*Reading text*
The Heart of Our Earth brings to the fore another strategy mining companies increasingly utilize in order to whiten or greenwash their public image: the question of “sustainable mining.” It is estimated that roughly two thirds of the world’s lithium stores are found in Latin America. Lithium, along with copper, will be crucial to the energy transition as we attempt to decarbonize our economies and move away from fossil fuels. Yet, as evidenced in The Heart of Our Earth, copper and lithium-mining operations are already having a dramatic impact on the ecosystems and communities of Cordillera del Cóndor in Ecuador and Salar de Atacama in Chile. With demand for lithium and copper expected to increase precipitously over the next decade, can mining truly be reconcilable with the interests of local communities?

*Questions to answer*
A. Decide whether each statement agrees with the passage on lithium and copper mining, answering yes or no and quoting the words from the passage that decide it. (i) Roughly two thirds of the world's lithium stores are in Latin America. (ii) Demand for lithium and copper is expected to fall over the next decade. (iii) Cordillera del Cóndor is in Chile.
B. Continue the passage on lithium and copper mining, starting after its final sentence.

*Information shown*
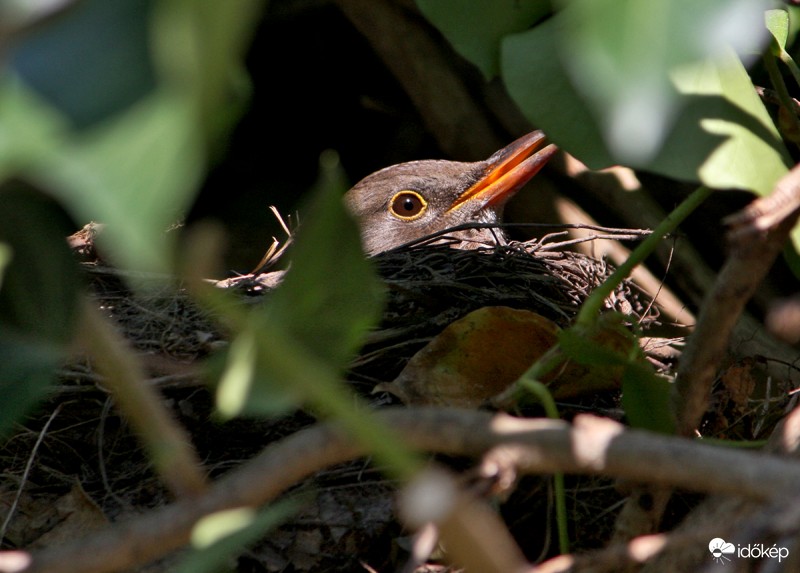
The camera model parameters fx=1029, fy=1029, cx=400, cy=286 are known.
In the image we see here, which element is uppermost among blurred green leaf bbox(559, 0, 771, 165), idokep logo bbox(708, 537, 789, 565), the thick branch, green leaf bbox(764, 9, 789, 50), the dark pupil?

*Answers for the tasks*
A.
(i) Yes: "It is estimated that roughly two thirds of the world’s lithium stores are found in Latin America."
(ii) No: "With demand for lithium and copper expected to increase precipitously over the next decade"
(iii) No: "Cordillera del Cóndor in Ecuador"

B.
In short, the answer is no, at least certainly not in its current state. While large mining conglomerates such as Anglo American have long attempted to greenwash their policies, suggesting that “mining and the environment can coexist harmoniously” and that they hold the solutions to climate change, in practice they have been and continue to be at the core of the problem. Indeed, many communities in Latin America see industrial mining in its current form as wholly incompatible with their ways of life.

Towards a Just and Sustainable Future

The book is arguably most effective in its vision for a just and sustainable future. While Gatehouse does not idealize a future completely free of mining—and is realistic in his understanding of our reliance on metals and minerals produced through extractivism—he is firm in his positioning that to be sustainable, the industry requires a radical restructuring. Gatehouse warns against a green-capitalist future. Instead, he argues that at the forefront, the mining industry must put people over profit.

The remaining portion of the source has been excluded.